— DATA FOR PROCESSING —
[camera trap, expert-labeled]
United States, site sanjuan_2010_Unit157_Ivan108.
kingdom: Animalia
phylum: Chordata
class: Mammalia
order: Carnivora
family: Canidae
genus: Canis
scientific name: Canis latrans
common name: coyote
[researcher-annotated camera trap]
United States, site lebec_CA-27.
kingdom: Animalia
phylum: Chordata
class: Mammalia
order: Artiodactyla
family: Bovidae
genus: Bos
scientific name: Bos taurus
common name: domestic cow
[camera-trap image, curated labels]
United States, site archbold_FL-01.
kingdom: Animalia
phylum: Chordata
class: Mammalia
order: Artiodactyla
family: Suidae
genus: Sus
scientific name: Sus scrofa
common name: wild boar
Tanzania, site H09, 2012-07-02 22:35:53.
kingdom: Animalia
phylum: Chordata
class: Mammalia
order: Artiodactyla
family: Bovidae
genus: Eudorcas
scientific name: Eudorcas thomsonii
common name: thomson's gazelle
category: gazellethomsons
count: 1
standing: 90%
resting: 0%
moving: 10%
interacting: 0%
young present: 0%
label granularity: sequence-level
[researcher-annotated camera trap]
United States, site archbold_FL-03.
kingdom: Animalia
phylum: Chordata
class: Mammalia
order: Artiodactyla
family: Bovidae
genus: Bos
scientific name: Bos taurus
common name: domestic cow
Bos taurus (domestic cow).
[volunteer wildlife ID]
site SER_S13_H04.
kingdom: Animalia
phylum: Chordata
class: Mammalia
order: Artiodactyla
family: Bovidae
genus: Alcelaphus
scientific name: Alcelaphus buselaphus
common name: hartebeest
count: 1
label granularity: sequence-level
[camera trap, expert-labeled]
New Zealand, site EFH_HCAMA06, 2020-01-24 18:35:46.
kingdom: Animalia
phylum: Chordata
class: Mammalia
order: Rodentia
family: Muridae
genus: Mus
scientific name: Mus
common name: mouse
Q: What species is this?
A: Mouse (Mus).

— WORK INSTRUCTION —
The reply is to be an exact repeat of the records above.

— TASK RESULT —
[camera trap, expert-labeled]
United States, site sanjuan_2010_Unit157_Ivan108.
kingdom: Animalia
phylum: Chordata
class: Mammalia
order: Carnivora
family: Canidae
genus: Canis
scientific name: Canis latrans
common name: coyote
[researcher-annotated camera trap]
United States, site lebec_CA-27.
kingdom: Animalia
phylum: Chordata
class: Mammalia
order: Artiodactyla
family: Bovidae
genus: Bos
scientific name: Bos taurus
common name: domestic cow
[camera-trap image, curated labels]
United States, site archbold_FL-01.
kingdom: Animalia
phylum: Chordata
class: Mammalia
order: Artiodactyla
family: Suidae
genus: Sus
scientific name: Sus scrofa
common name: wild boar
Tanzania, site H09, 2012-07-02 22:35:53.
kingdom: Animalia
phylum: Chordata
class: Mammalia
order: Artiodactyla
family: Bovidae
genus: Eudorcas
scientific name: Eudorcas thomsonii
common name: thomson's gazelle
category: gazellethomsons
count: 1
standing: 90%
resting: 0%
moving: 10%
interacting: 0%
young present: 0%
label granularity: sequence-level
[researcher-annotated camera trap]
United States, site archbold_FL-03.
kingdom: Animalia
phylum: Chordata
class: Mammalia
order: Artiodactyla
family: Bovidae
genus: Bos
scientific name: Bos taurus
common name: domestic cow
Bos taurus (domestic cow).
[volunteer wildlife ID]
site SER_S13_H04.
kingdom: Animalia
phylum: Chordata
class: Mammalia
order: Artiodactyla
family: Bovidae
genus: Alcelaphus
scientific name: Alcelaphus buselaphus
common name: hartebeest
count: 1
label granularity: sequence-level
[camera trap, expert-labeled]
New Zealand, site EFH_HCAMA06, 2020-01-24 18:35:46.
kingdom: Animalia
phylum: Chordata
class: Mammalia
order: Rodentia
family: Muridae
genus: Mus
scientific name: Mus
common name: mouse
Q: What species is this?
A: Mouse (Mus).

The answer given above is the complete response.